All of this was triggered for me by the death this week of Christopher Hitchens and the remarkably undiluted, intense praise lavished on him by media discussions. Part of this is explained by the fact that Hitchens — like other long-time media figures, such as Tim Russert — had personal interactions with huge numbers of media figures who are shaping how he is remembered in death. That’s understandable: it’s difficult for any human being to ignore personal feelings, and it’s even more difficult in the face of the tragic death of a vibrant person at a much younger age than is normal.

But for the public at large, at least those who knew of him, Hitchens was an extremely controversial, polarizing figure. And particularly over the last decade, he expressed views — not ancillary to his writing but central to them — that were nothing short of repellent.

Corey Robin wrote that “on the announcement of his death, I think it’s fair to allow Christopher Hitchens to do the things he loved to do most: speak for himself,” and then assembled two representative passages from Hitchens’ post-9/11 writings. In the first, Hitchens celebrated the ability of cluster bombs to penetrate through a Koran that a Muslim may be carrying in his coat pocket (“those steel pellets will go straight through somebody and out the other side and through somebody else. So they won’t be able to say, ‘Ah, I was bearing a Koran over my heart and guess what, the missile stopped halfway through.’ No way, ’cause it’ll go straight through that as well. They’ll be dead, in other words”), and in the second, Hitchens explained that his reaction to the 9/11 attack was “exhilaration” because it would unleash an exciting, sustained war against what he came addictively to call “Islamofascism”: “I realized that if the battle went on until the last day of my life, I would never get bored in prosecuting it to the utmost.”

Hitchens, of course, never “prosecuted” the “exhilarating” war by actually fighting in it, but confined his “prosecution” to cheering for it and persuading others to support it. As one of Hitchens’ heroes, George Orwell, put it perfectly in Homage to Catalonia about the anti-fascist, tough-guy war writers of his time:

As late as October 1937 the New Statesman was treating us to tales of Fascist barricades made of the bodies of living children (a most unhandy thing to make barricades with), and Mr Arthur Bryant was declaring that ‘the sawing-off of a Conservative tradesman’s legs’ was ‘a commonplace’ in Loyalist Spain.

The people who write that kind of stuff never fight; possibly they believe that to write it is a substitute for fighting.

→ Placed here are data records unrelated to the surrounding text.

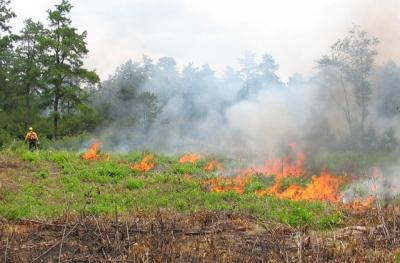 Prescribed burn at Albany Pine Bush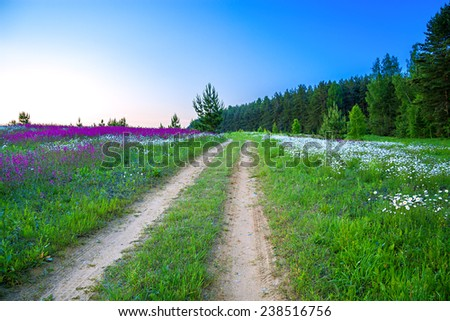 the rural summer landscape with sunrise, by the blossoming meadow and the road - stock photo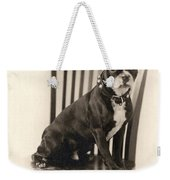 Boxer Sitting On A Chair Weekender Tote Bag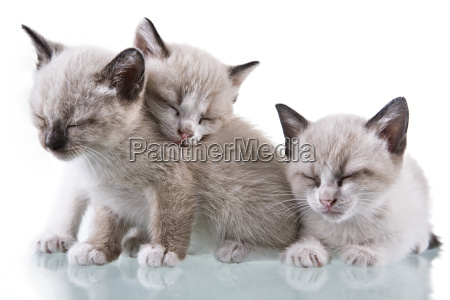 baby-kätzchen-schlafen - 1344753
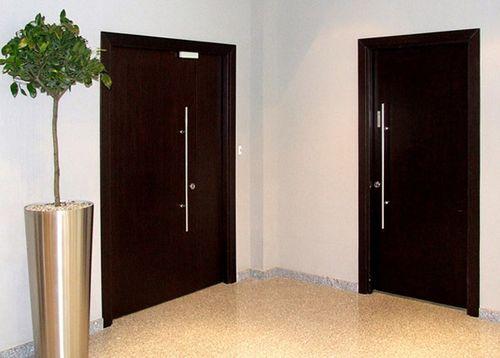 Тамбурные двери на лестничную площадку_5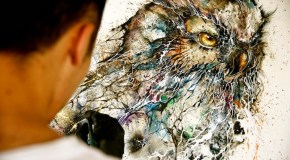 Beautiful Owl Illustrations with Paint Splashes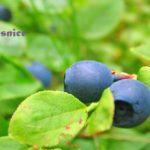 Abeceda léčivých roslin – Borůvka brusnice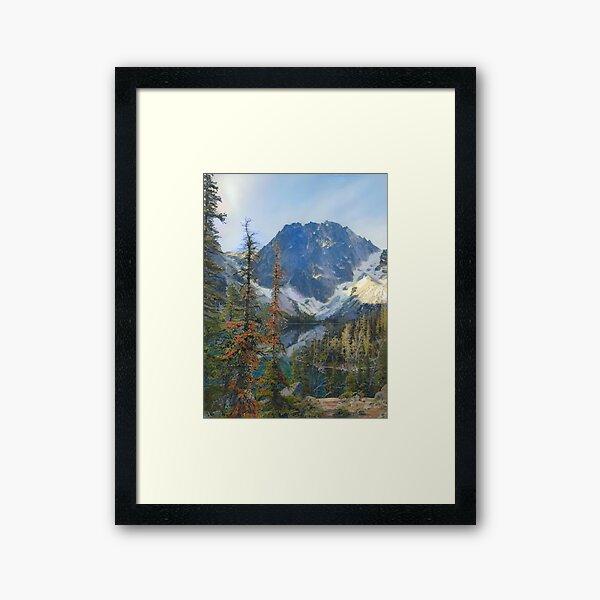 Dragontail Framed Art Print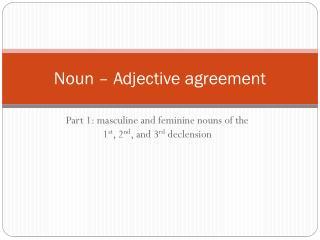 Noun – Adjective agreement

It is the same in all wars; the soldiers do the fighting, the journalists do the shouting, and no true patriot ever gets near a front-line trench, except on the briefest of propaganda-tours. Sometimes it is a comfort to me to think that the aeroplane is altering the conditions of war. Perhaps when the next great war comes we may see that sight unprecedented in all history, a jingo with a bullet-hole in him.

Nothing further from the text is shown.